**Short task**
In the forum thread on bounding a cosine sum, the second answer splits the sum into three terms. Give each term's name along with the last bound stated for its absolute value.

**Source text**
Show that $|\sum _{j=1}^n \frac{\cos (2\pi jx)}{j}| \leq C -\log |\sin (\pi x)| $

Question

Show that there exists a constant $C\geq 0$ such that for all $n\geq 1$ : $$|S_n(x)|=|\sum _{j=1}^n \frac{\cos (2\pi jx)}{j}| \leq C -\log |\sin (\pi x)|, \quad \forall x\in ]0,1]. $$

Since $S_n(x)$ converge uniformly on each interval $[\epsilon , 1]$ with $\epsilon >0$, it is suffisant to show that the result is true on a neighbourhood of $0$.

I tried to use an Abel transformation and use the fact that $|\sum _{j=1}^n\cos (2\pi jx)|\leq C'|\sin (\pi x)^{-1}|$. But this majoration is too crude and it doesn't work.

Answer 1

This is indeed an exercise about Fourier series. We have that:

$$\log\sin(\pi x) = -\log 2-\sum_{n\geq 1}\frac{\cos(2\pi n x)}{n} $$

holds as an identity over $L^2((0,1))$, since: $$ \int_{0}^{1}\log\sin(\pi x)\,dx = -\log 2$$ follows from considering Riemann sums and the identity: $$ \prod_{k=1}^{n-1}\sin\frac{\pi k}{n}=\frac{2n}{2^n},$$ while over $|z|<1$ we have: $$\sum_{n\geq 1}\frac{z^n}{n} = -\log(1-z) $$ so we can evaluate the previous identity in $z=e^{2\pi i x}$ by Abel's lemma, then take the real part.

Answer 2

I think I've found an alternative proof.

We can write $\sum _{j\geq 1}\frac{\cos (2\pi jx)}{j} =\sum _{j\leq \lambda} \frac{\cos (2\pi jx)-1}{j}+ \sum _{j\leq \lambda}j^{-1}+\sum _{j>\lambda } \frac {cos(2\pi jx)}{j}=A_1+A_2+A_3.$

Since $|\cos (x) -1|\leq x^2/2$ we have : $$ |A_1|\leq \sum _{j\leq \lambda}4\pi ^2 jx^2 \leq C_1\lambda ^2x^2 $$

and : $$ |A_2| \leq \log (\lambda ) +1$$

By using Abel transform we can show that : $$ |A_3| \leq C_3 (\lambda x)^{-1}.$$

By taking $\lambda =x^{-1}$, we obtain that : $\sum _{j\geq 1}\frac{\cos (2\pi jx)}{j} \leq C' +\log (1/x) \leq C -\log (| \sin (\pi x)|).$

Do you think my proof is correct ?

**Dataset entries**
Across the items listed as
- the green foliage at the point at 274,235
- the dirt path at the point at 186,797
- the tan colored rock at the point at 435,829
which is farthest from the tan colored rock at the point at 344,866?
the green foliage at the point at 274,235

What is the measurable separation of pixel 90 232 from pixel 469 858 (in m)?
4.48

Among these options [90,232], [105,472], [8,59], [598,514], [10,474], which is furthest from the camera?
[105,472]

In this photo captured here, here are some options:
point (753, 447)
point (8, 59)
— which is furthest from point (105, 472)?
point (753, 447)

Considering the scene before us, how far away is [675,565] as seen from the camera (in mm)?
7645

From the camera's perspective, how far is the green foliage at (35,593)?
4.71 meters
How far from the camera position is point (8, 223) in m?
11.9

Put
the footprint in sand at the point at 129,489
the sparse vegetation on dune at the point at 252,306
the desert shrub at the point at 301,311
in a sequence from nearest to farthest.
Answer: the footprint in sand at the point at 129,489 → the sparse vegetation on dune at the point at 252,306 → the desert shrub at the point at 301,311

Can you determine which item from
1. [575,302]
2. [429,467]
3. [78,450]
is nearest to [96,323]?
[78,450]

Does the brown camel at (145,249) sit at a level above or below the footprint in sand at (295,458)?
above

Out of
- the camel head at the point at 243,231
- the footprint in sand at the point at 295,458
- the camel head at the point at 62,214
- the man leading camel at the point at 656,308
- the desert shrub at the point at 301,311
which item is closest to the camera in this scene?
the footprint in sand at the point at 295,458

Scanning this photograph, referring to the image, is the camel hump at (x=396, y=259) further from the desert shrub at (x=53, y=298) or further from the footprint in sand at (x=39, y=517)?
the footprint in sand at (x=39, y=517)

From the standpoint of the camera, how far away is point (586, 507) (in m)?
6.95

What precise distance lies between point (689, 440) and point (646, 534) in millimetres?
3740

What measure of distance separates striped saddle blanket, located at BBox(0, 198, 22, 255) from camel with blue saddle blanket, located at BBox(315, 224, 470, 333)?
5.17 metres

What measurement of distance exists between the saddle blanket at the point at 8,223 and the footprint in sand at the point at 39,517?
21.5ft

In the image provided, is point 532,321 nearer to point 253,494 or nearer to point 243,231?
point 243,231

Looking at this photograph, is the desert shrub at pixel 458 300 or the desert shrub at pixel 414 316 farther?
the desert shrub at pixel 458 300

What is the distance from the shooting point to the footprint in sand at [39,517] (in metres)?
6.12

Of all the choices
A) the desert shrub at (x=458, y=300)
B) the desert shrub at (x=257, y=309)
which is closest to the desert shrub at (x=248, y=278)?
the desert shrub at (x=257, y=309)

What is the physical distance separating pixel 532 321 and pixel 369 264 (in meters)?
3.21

==

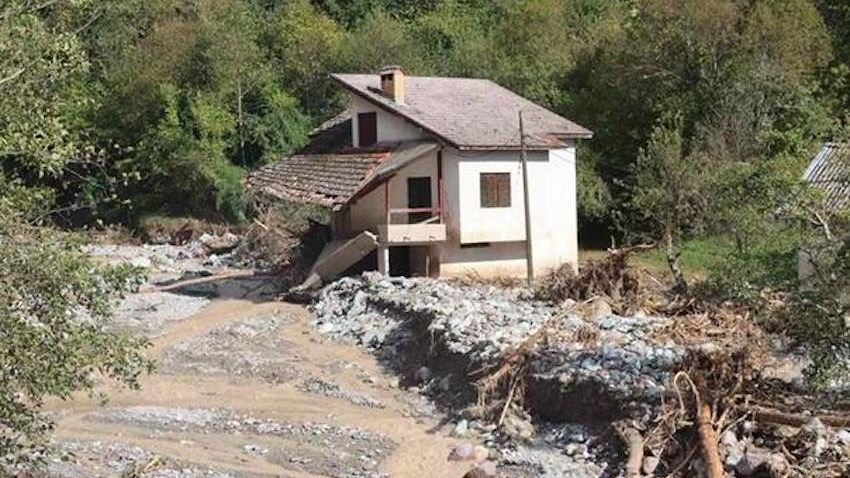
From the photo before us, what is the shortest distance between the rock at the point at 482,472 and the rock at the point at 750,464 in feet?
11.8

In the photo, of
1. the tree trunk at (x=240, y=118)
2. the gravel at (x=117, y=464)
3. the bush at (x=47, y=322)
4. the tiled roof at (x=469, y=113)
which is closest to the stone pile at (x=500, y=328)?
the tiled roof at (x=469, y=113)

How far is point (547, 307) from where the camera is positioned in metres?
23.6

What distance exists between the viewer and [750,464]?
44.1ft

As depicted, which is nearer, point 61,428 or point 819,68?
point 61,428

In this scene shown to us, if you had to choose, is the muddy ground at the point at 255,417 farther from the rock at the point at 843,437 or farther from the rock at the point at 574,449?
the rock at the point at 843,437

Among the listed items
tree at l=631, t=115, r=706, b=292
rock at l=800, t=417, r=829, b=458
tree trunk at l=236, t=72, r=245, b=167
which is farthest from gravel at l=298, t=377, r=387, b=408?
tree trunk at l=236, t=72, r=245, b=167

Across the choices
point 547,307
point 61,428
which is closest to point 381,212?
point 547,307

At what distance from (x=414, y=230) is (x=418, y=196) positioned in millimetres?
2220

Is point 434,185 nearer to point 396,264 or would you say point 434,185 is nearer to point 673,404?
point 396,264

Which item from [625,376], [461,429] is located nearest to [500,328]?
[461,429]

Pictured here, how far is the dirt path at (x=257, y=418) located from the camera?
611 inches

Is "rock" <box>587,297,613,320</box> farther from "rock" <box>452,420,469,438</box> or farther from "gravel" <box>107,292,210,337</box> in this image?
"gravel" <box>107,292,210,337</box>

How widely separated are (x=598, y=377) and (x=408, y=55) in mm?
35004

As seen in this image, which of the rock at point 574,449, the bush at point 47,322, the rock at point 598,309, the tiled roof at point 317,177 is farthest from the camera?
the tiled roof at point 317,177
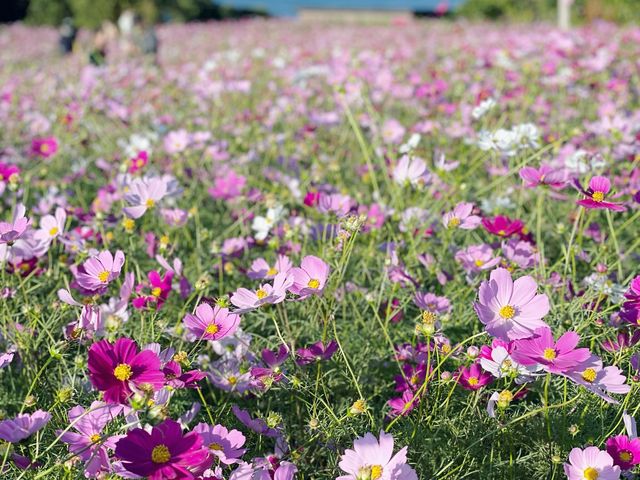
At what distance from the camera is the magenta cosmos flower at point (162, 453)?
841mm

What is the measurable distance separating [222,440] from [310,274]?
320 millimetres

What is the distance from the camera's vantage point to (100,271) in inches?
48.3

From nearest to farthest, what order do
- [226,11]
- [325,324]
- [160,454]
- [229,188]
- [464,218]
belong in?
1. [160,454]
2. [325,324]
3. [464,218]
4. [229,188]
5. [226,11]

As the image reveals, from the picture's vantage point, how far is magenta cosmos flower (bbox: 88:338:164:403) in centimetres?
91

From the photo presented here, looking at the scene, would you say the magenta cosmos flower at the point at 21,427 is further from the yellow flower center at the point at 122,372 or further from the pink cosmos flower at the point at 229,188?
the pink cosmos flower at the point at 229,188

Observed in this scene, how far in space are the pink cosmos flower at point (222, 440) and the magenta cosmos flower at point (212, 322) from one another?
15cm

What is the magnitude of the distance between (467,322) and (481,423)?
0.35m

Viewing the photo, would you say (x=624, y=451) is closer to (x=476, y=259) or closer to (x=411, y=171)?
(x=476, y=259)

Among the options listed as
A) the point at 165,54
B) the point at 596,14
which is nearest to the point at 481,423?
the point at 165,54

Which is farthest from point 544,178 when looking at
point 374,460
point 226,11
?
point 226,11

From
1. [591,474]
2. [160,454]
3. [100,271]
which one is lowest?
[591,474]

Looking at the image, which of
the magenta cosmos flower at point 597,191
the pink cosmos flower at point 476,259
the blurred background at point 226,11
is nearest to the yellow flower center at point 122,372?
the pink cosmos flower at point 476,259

---

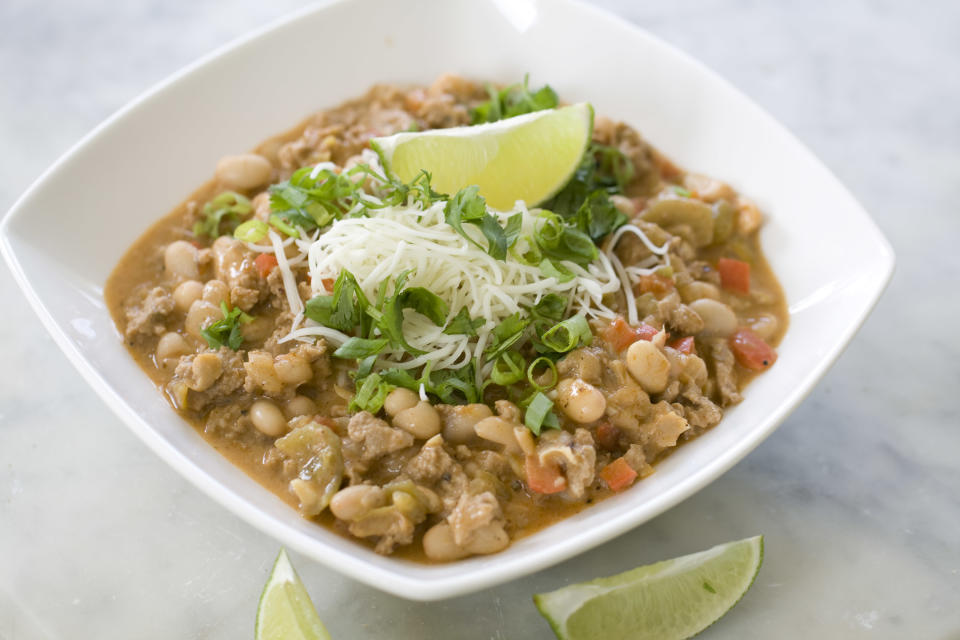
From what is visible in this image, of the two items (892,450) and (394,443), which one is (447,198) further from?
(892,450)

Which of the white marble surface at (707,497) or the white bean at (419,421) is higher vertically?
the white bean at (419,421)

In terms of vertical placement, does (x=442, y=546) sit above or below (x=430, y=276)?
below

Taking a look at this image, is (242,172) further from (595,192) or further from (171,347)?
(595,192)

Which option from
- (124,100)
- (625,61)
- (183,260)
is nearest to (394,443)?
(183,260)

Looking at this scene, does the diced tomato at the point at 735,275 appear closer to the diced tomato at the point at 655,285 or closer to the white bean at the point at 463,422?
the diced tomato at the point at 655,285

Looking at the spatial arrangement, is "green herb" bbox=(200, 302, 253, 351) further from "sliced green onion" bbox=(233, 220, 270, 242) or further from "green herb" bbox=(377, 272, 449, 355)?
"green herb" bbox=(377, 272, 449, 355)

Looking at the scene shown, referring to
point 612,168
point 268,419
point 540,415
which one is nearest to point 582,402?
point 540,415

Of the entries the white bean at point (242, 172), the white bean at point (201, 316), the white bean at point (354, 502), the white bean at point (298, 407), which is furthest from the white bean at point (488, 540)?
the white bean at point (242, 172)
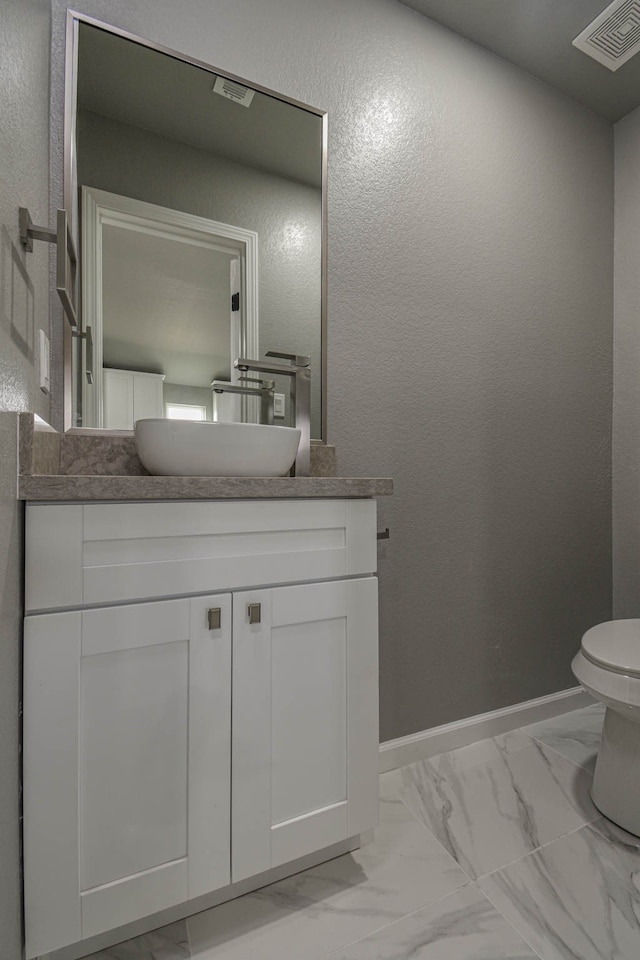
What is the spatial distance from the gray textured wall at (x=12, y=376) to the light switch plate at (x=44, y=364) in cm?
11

**Task solution**
A_1: |A_1| ≤ C_1 λ^2 x^2
A_2: |A_2| ≤ log(λ) + 1
A_3: |A_3| ≤ C_3 (λx)^(-1)